Kanser, vücudumuzda çeşitli doku ve organları oluşturan
hücrelerin yapısının bozulması sonucu kontrolsüz çoğalmasıdır. Kontrolsüz
çoğalan bu yapısı bozulmuş hücreler, vücuda yayılarak diğer doku ve organları
oluşturan hücrelerin ölümüne yol açıyor. Hayati organların hücre ölümü
nedeniyle iş yapamaz hale gelmesi durumu ise ölümle sonuçlanıyor. Ülkemizde her
yıl 163 bin kişiye kanser tanısı konuyor.
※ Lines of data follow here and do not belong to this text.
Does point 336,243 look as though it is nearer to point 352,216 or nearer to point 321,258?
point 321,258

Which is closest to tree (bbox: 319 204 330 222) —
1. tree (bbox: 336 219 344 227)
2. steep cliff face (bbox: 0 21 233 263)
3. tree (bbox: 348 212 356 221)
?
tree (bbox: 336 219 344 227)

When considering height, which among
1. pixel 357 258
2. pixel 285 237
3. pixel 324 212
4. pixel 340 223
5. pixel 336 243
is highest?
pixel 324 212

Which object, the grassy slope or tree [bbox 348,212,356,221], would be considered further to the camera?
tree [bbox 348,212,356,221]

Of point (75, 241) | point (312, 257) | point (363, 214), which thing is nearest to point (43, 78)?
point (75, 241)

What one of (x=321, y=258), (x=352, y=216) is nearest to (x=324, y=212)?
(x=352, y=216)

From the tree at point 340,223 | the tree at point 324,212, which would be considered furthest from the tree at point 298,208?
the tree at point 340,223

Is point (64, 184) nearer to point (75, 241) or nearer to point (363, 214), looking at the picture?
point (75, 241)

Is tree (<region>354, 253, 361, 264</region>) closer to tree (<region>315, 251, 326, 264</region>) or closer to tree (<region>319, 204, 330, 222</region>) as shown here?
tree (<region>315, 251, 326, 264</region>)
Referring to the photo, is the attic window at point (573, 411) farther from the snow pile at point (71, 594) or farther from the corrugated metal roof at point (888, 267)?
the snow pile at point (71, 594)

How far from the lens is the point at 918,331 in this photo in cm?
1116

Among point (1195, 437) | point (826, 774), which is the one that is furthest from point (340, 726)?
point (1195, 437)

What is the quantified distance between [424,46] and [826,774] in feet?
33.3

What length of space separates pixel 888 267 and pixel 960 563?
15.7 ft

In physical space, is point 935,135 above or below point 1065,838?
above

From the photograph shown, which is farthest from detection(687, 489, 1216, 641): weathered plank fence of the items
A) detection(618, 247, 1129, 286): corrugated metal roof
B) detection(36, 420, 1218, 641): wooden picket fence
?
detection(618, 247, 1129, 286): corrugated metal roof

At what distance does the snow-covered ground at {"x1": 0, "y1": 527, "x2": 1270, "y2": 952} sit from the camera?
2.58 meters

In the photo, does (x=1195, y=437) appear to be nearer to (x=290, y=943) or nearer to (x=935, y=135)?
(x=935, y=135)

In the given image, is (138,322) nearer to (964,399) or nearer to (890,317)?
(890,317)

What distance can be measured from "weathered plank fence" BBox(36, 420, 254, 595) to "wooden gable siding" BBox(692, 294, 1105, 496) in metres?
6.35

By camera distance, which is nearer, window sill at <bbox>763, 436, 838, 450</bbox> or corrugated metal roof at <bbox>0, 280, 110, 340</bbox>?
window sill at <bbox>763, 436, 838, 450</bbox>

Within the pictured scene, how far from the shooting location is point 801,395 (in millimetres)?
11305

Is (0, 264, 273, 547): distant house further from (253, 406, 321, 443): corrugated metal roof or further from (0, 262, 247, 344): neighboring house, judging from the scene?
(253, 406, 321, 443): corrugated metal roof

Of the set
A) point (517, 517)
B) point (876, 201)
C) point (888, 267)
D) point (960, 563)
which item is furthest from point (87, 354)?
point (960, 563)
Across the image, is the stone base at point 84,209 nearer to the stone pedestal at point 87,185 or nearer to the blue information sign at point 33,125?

En sık görülen kanser türlerini
erkeklerde akciğer, prostat, kolorektal, mesane ve NHL, kadınlarda ise meme,
tiroit, kolorektal, uterus ve akciğer kanseri oluşturuyor. Kanser tipi ne
olursa olsun erken tedavinin hastanın ömrünü belirgin biçimde uzatabildiğinin
ya da tamamen tedavi edebildiğinin altını çizen DoktorTakvimi.com uzmanlarından
Uzm. Dr. Okay Koç, kanserle ilgili önemli bilgiler paylaşıyor.
Risk faktörlerini
azalmak büyük önem taşıyor
Kanserin nedeninin tam olarak bilinmediğini, ancak
genetik faktörlerin kanser oluşumuna bir yatkınlık yarattığını belirten Koç,
“Bu yatkınlığa çevresel faktörler, yanlış beslenme, sigara, radyasyona
maruziyet gibi bazı faktörlerin eklenmesinin kanser oluşumuna neden olduğu
biliniyor. Genetik yapıyı değiştiremeyebiliriz ama risk faktörlerini
azaltabiliriz. Örneğin akciğer kanseri için risk faktörü olduğu bilinen
sigarayı bırakmak kanser riskini azaltmada önemli bir adım” diyor.
Erken evrede
yakalanan kanserin tedavisinde iyi sonuç alınıyor
Hangi kanser tipi olursa olsun hastalığın yakın
çevresine, lenf nodlarına ya da uzak bölgelere yayılımına göre derecelendirilen
hastalık evresinin, tedavinin en önemli kısmı olduğunu belirten Uzm. Dr. Okay
Koç, erken evrede yakalanan tüm kanser tiplerinin tedavisinde daima daha iyi
sonuç alındığının altını çiziyor. Bu nedenle özellikle sık rastlanan kanser tipleri
için önerilen yaşam tarzı değişikliklerinin yapılması ve arama amaçlı önerilen
tahlil/tetkikler ihmal edilmemesi gerektiğini hatırlatan Koç, sözlerine şöyle
devam ediyor: “Risk faktörlerine göre tarama programlarının sıklığı ya da
başlangıç yaşı değişebiliyor. Örneğin kolorektal kanserler için 50 yaş ve
üzerinde yılda bir kez gaitada gizli kan ve 10 yılda bir kolonoskopik tarama
öneriyoruz. Ancak bu durum birinci derecede akrabalarında erken yaşta bu kanser
tanısı konulmuş kişiler için daha farklı. Bu kişilere yakının bu hastalığa
yakalandığı yaşın 5-10 yıl öncesinden başlanarak tarama yapılmasını öneriyoruz.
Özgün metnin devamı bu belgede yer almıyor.